In Amselgesang eingebettete Stimmen
von Fred Klode

Aufgefallen war mir schon länger, dass eine recht zutrauliche Amsel sowohl am Tage wie auch am frühen Morgen ihren volltönenden flötenden Gesang von einem bestimmten Baum unseres Gartens erklingen ließ. Bekannt sein dürfte, dass nur das Männchen singt. Da wir Experimentatoren ja immer mal wieder darüber nachsinnen, welches taufrische "Rohmaterial" wir unseren jenseitigen Freunden zur Stimmengewinnung anbieten können, dämmerte es mir angesichts des gefiederten Gesellen. So hatte ich nachmittags schnell ein Diktiergerät samt Mikrofon im Gartenhaus zur Hand. Als die Schwarzdrossel so richtig in Fahrt kam, lief das Gerät bereits. Nach dem Überspielen auf den Kassettenrekorder waren die Ergabnisse unverwechselbar zu hören. Hier ein Auszug: Als Erstes rief mich meine verstorbene Frau Iris laut beim Vornamen. Kein Zweifel, es war ihre charakteristische Stimme. Danach folgten kurze Sätze wie "Geh nicht weg!" – "Ich bin doch hier" – "Da haste Glück" – "Wir sehen alles, was du tust" – "Wir hören alles super". Rätselhaft dagegen der laute Zuruf "Tausend Harian ..."
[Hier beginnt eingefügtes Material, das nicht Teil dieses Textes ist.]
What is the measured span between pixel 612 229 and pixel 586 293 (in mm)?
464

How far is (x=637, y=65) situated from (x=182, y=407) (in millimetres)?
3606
Es war offenkundig, dass die Stimmen dann synchron einsetzten, wenn die Amsel gerade sang; die Aussagen waren in der kraftvollen Strophe geradezu eingebettet. Für mich die verblüffende Erfahrung: Ein gewöhnlicher Gartenvogel, der überall anzutreffen ist, als talentierter Sprachvermittler zur jenseitigen Welt! Das grandiose Erlebnis am Nachmittag beflügelte mich, es frühmorgens um vier Uhr noch einmal zu versuchen. Mucksmäuschenstill schlich ich mich ins Badezimmer und baute meine Mini-Apparatur am offenen Fenster auf. Es dauerte nicht lange, da war der begnadete Sänger, dem man auch Spöttereigenschaften (ahmt andere Vogelgesänge nach) nachsagt, schon im Anflug. Von hoher Warte (Baumspitze) begann er flugs sein Morgenkonzert. Wieder fieberte ich einem neuen Ohrenschmaus entgegen.

Abermals gut verständlich vernahm ich nach dem Überspielen die für mich bemerkenswerten Aussagen "Hier ist alles verbunden" – "Iris lebt noch!" – "Auch die Friedel (Schwiegermutter) lebt noch ... jetzt viel better" – "Ist da der Fred!" – "Hier ist Alex von den Kerkhoff (kürzlich verstorbener Freund)" – "Du hast doch Video ..."

Bei insgesamt drei Einspielungen von ca. 25 Minuten Länge konnte ich annähernd 100 Aussagen gewinnen. Sie alle hatten einen persönlich Bezug zu mir oder waren der jeweiligen Situation angepasst. Selbst der perlende Gesang eines Rotkehlchens, das Zetern des Zaunkönigs, das mitunter nervende Krähen eines Gockels des benachbarten Klosters sowie die tickende Uhr im Badezimmer wurden zum Teil recht vergnüglich kommentiert. Auch fehlte es nicht an Hinweisen wie "Mikrofon ... dreh noch nach oben" (also lauter einstellen) und "Machst ausgezeichnet".

Ein Lapsus allerdings unterlief mir bei der ersten Einspielumg: Ich hatte keine Fragen gestellt. Das bekam ich prompt aufs Butterbrot geschmiert: "Sollst fraaagen – über allen Dingen ... haste doch gewusst!" – Es war für mich ein großartiges Erlebnis, in der belebten Natur Stimmen auch von unseren Freunden zu hören, die es uns gewiss nicht schwer machen, uns von ihrer Existenz jederzeit zu überzeugen. Ich kann naturnahe Einspielungen (auch an stimmenträchtigen Bachläufen) daher sehr empfehlen – denn "die Toten schlafen nicht".